Given instruction a: In the Commander decks passage, how many new cards come with each preconstructed deck?

Document section:
As is always the case with Masters, the booster packs will contain purely reprints. The preconstructed decks, however, come with 10 new cards including their commander. Each deck seems designed to suit an archetype that’s already popular, if hard to pull off. One is colorless and another is every-color, while the remaining two are built around enchantments and the “Super Friends” archetype where your deck is stuffed with powerful planeswalkers.
The aim was to make the preconstructed decks not just enjoyable to play, but also useful to pull apart and work into your own decks with the same themes—themes that have previously received less love in expansions. “Colorless Commander decks, for example, are cool, but are hard to build because they don’t typically get much support in new sets,” McCall says. “So, Zhulodok, Void Gorger’s deck is not only a fun cool deck in its own right, but also gives other colorless decks more options. Sliver Gravemother, Commodore Guff, and Anikethea, Hand of Erebos all have decks that are doing similar things—cool on their own, but supporting other archetypes that rarely get new options in normal Magic sets.”

Given instruction b: Please start at the records line that has "At what distance from", stop after the one that has "0.03 meters", and put those lines into a Markdown table with the columns Row (a running number) and Line, skipping blank lines.

(Data entries)

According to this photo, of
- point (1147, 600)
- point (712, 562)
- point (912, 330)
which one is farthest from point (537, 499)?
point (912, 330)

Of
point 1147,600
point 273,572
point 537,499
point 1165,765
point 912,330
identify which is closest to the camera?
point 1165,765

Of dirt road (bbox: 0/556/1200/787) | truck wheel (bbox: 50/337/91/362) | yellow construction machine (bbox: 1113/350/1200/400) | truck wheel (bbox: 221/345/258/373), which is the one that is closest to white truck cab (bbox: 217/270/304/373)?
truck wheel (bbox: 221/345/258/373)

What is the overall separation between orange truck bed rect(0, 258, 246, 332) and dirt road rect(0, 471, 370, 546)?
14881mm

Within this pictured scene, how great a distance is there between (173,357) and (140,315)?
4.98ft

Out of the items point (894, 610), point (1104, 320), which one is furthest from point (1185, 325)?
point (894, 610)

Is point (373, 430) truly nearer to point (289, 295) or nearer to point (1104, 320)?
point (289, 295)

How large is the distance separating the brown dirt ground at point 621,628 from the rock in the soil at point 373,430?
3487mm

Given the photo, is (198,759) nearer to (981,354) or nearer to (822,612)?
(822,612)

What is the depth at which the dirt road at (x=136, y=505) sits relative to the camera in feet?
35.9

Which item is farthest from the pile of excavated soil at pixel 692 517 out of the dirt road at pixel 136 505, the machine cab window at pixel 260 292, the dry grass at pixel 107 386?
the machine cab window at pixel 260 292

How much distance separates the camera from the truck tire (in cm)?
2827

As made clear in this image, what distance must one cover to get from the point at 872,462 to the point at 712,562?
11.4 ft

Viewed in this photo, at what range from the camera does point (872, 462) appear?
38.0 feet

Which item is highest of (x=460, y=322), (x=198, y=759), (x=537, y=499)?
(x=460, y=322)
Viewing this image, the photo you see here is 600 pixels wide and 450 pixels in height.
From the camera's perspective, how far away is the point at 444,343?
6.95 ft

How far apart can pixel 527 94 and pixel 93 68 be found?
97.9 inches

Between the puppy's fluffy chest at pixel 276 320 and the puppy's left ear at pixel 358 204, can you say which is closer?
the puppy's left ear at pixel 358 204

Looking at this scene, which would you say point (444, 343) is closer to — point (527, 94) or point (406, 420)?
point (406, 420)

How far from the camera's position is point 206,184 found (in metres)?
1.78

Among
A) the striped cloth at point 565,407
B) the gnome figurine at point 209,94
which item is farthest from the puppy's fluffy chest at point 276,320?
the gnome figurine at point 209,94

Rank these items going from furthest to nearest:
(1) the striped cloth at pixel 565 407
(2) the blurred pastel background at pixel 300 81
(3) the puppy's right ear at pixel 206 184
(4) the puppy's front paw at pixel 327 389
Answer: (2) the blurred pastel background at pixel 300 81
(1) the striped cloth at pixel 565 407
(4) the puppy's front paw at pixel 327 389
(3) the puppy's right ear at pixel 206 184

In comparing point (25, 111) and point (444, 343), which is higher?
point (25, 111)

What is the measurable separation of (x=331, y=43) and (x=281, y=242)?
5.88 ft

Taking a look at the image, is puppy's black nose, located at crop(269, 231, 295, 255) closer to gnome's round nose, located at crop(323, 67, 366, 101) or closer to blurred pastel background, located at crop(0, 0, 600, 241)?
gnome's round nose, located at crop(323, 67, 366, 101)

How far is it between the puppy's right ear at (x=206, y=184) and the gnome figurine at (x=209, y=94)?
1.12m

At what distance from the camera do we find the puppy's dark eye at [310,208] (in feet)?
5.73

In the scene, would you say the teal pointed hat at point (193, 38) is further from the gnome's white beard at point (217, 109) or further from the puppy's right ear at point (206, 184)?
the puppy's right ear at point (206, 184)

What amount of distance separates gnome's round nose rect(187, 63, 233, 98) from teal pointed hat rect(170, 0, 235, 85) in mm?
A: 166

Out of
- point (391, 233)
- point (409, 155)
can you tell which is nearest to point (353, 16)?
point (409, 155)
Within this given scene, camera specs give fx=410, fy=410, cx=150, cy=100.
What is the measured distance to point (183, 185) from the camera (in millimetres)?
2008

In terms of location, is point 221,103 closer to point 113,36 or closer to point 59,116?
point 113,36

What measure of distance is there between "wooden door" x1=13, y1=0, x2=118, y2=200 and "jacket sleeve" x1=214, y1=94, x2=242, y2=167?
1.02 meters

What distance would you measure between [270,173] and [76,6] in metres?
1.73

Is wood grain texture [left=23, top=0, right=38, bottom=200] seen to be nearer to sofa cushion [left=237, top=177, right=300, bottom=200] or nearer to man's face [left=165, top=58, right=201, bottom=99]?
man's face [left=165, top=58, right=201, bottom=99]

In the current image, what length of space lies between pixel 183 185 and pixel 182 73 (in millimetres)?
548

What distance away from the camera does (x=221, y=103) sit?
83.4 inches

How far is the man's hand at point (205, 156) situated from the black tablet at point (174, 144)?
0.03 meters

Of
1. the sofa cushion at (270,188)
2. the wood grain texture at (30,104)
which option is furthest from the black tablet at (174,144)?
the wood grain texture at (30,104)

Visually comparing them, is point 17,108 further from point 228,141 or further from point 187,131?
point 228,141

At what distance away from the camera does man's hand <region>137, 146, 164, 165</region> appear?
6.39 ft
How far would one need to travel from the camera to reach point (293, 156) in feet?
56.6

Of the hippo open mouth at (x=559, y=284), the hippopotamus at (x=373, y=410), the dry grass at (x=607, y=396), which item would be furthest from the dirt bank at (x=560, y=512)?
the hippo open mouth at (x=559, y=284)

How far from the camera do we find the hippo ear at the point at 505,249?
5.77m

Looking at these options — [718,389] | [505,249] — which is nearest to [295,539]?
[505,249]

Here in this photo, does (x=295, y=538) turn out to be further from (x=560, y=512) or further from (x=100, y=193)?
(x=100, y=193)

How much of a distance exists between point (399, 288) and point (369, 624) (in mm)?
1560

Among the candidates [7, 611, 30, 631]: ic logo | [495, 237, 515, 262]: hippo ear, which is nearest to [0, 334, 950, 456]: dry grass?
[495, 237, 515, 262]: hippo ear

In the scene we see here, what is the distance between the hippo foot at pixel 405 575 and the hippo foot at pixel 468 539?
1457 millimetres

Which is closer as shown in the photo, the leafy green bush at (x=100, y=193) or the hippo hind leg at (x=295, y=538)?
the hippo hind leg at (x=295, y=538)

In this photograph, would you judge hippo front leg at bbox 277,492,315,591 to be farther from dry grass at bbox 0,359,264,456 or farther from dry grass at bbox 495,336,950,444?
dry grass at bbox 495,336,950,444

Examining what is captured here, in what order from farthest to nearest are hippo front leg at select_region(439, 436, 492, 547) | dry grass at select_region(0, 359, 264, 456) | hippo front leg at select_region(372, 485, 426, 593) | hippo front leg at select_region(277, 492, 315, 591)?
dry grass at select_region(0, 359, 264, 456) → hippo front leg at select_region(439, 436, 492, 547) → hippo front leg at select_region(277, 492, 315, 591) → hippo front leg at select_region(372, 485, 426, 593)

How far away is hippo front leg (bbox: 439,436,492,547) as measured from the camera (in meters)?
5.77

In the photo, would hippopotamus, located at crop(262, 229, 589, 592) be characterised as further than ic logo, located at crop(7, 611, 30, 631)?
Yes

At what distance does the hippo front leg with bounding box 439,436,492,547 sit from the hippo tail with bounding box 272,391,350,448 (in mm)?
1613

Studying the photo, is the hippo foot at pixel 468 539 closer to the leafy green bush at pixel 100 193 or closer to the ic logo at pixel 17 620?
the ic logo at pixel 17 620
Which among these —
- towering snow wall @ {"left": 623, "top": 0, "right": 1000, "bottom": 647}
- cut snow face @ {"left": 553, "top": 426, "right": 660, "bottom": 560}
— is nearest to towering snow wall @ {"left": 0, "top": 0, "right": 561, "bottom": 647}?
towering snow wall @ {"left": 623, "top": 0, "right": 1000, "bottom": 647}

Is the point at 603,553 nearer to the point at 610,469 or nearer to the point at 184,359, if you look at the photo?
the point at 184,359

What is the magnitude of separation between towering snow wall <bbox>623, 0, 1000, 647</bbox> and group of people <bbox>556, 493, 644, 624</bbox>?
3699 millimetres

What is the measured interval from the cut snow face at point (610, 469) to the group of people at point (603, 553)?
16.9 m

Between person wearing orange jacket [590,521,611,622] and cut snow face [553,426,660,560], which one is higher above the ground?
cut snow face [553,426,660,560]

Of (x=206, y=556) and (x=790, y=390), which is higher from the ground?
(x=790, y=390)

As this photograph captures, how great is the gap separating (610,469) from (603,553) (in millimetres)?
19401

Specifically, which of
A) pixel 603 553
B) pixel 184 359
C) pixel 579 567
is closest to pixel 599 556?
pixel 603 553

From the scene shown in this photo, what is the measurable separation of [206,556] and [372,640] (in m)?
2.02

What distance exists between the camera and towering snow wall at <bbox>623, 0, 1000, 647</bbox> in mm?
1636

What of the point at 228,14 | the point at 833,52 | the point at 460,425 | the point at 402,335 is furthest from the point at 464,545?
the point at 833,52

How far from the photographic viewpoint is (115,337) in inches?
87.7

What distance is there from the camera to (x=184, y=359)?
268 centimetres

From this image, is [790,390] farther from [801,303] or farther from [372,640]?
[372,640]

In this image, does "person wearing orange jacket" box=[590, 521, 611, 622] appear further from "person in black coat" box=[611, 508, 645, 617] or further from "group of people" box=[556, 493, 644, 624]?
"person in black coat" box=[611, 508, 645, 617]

Task solution a: Each preconstructed deck comes with 10 new cards, including its commander.

Task solution b:
| Row | Line |
|---|---|
| 1 | At what distance from the camera do we find the puppy's dark eye at [310,208] (in feet)? |
| 2 | 5.73 |
| 3 | In the scene, would you say the teal pointed hat at point (193, 38) is further from the gnome's white beard at point (217, 109) or further from the puppy's right ear at point (206, 184)? |
| 4 | the puppy's right ear at point (206, 184) |
| 5 | What amount of distance separates gnome's round nose rect(187, 63, 233, 98) from teal pointed hat rect(170, 0, 235, 85) in mm? |
| 6 | A: 166 |
| 7 | Out of |
| 8 | - point (391, 233) |
| 9 | - point (409, 155) |
| 10 | can you tell which is nearest to point (353, 16)? |
| 11 | point (409, 155) |
| 12 | Within this given scene, camera specs give fx=410, fy=410, cx=150, cy=100. |
| 13 | What is the measured distance to point (183, 185) from the camera (in millimetres)? |
| 14 | 2008 |
| 15 | In terms of location, is point 221,103 closer to point 113,36 or closer to point 59,116? |
| 16 | point 113,36 |
| 17 | What measure of distance is there between "wooden door" x1=13, y1=0, x2=118, y2=200 and "jacket sleeve" x1=214, y1=94, x2=242, y2=167? |
| 18 | 1.02 meters |
| 19 | What distance would you measure between [270,173] and [76,6] in metres? |
| 20 | 1.73 |
| 21 | Is wood grain texture [left=23, top=0, right=38, bottom=200] seen to be nearer to sofa cushion [left=237, top=177, right=300, bottom=200] or nearer to man's face [left=165, top=58, right=201, bottom=99]? |
| 22 | man's face [left=165, top=58, right=201, bottom=99] |
| 23 | In the current image, what length of space lies between pixel 183 185 and pixel 182 73 (in millimetres)? |
| 24 | 548 |
| 25 | What distance away from the camera does (x=221, y=103) sit? |
| 26 | 83.4 inches |
| 27 | How far is the man's hand at point (205, 156) situated from the black tablet at point (174, 144)? |
| 28 | 0.03 meters |